異方的相互作用をもつIsing模型(量子コンパス模型)がハニカム格子上では厳密解として量子スピン液体となることがKitaev氏によって提案されました。また、近年low spin のd5イオンにおいて実現するJeff=1/2とよばれる複素軌道間の超交換相互作用において量子コンパス型相互作用が生じることが理論的研究から明らかになりました。このことにより、Ir4+やRu3+イオンがハニカム格子を組む化合物が非常に着目されています。また、Kitaevのスピン液体は、その厳密解を解く過程で粒子と反粒子が同一な電荷中性のフェルミオンであるマヨラナ粒子という準粒子が創発されることが大きな特徴であり、活発に研究がなされています。
実際の物質では、このような量子コンパス型相互作用以外の余分な相互作用によって長距離磁気秩序が形成されるのですが、TN直上までマヨラナ粒子の創発に起因する兆候が出現することが提案されており、磁気秩序の有無にかかわらず新しいハニカム格子イリジウム酸化物の探索をすることは非常に重要であると言えます。

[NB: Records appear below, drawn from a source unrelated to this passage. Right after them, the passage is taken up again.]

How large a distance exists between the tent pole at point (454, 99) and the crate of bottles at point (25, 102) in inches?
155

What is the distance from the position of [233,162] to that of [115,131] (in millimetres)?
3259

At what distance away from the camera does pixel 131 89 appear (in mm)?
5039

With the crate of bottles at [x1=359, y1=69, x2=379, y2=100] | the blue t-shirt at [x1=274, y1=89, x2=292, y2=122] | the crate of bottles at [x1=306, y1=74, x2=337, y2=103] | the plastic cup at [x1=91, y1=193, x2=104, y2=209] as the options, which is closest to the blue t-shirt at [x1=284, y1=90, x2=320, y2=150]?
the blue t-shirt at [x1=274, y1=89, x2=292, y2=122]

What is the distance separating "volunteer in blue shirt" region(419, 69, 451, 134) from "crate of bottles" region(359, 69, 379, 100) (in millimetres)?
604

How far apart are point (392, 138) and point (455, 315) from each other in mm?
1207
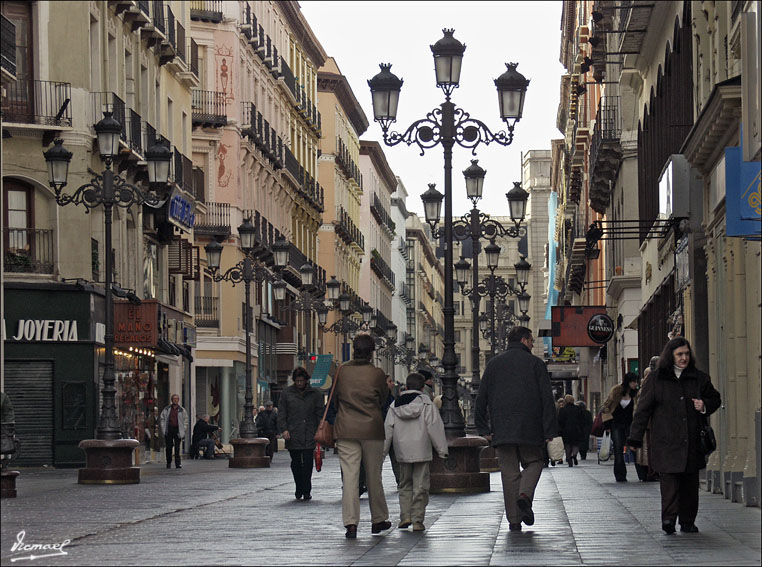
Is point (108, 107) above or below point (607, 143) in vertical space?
above

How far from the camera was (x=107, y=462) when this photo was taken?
26.3 meters

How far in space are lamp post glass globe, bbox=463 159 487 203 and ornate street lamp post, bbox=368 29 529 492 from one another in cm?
664

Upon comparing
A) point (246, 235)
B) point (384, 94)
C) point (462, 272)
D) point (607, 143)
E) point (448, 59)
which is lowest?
point (462, 272)

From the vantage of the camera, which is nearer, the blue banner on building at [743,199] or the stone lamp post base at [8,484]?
the blue banner on building at [743,199]

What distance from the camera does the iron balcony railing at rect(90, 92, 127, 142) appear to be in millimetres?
36438

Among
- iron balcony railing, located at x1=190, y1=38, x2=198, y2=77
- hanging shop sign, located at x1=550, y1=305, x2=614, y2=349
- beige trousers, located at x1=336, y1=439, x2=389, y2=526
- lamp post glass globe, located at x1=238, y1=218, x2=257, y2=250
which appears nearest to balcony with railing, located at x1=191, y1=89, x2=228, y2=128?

層状岩塩型酸化物Li2IrO3とマグネシウムおよび亜鉛塩化物のメタセシス(複分解)反応により、ilmenite型(corundum型の秩序構造)のイリジウムハニカム格子MgIrO3およびZnIrO3が得られることがわかりました。これまでのKitaevのスピン液体候補物質では、その結晶構造がmonoclinicであり3回軸の無い歪んだハニカム格子となっていましたが、MgIrO3およびZnIrO3では三回軸をもち、磁性サイトが一種類の歪のないハニカム格子を形成しています。
MgIrO3およびZnIrO3ではいずれも磁気秩序を示すことがわかり、本系では量子スピン液体状態は実現されませんでした。しかし、これまでの理論によって予言されていない弱強磁性転移が出現するなど、Kitaevモデルのハニカム格子磁性体にはまだまだ興味深い物理が潜んでいそうです。また、ZnIrO3においても強磁場磁化過程において奇妙な振る舞いを見せております。
Kitaevハニカムのようなエキゾチックな化合物をメタセシス合成により得られたことは、メタセシス合成が新奇物性の開拓に非常に威力を発揮することを示していると言えます。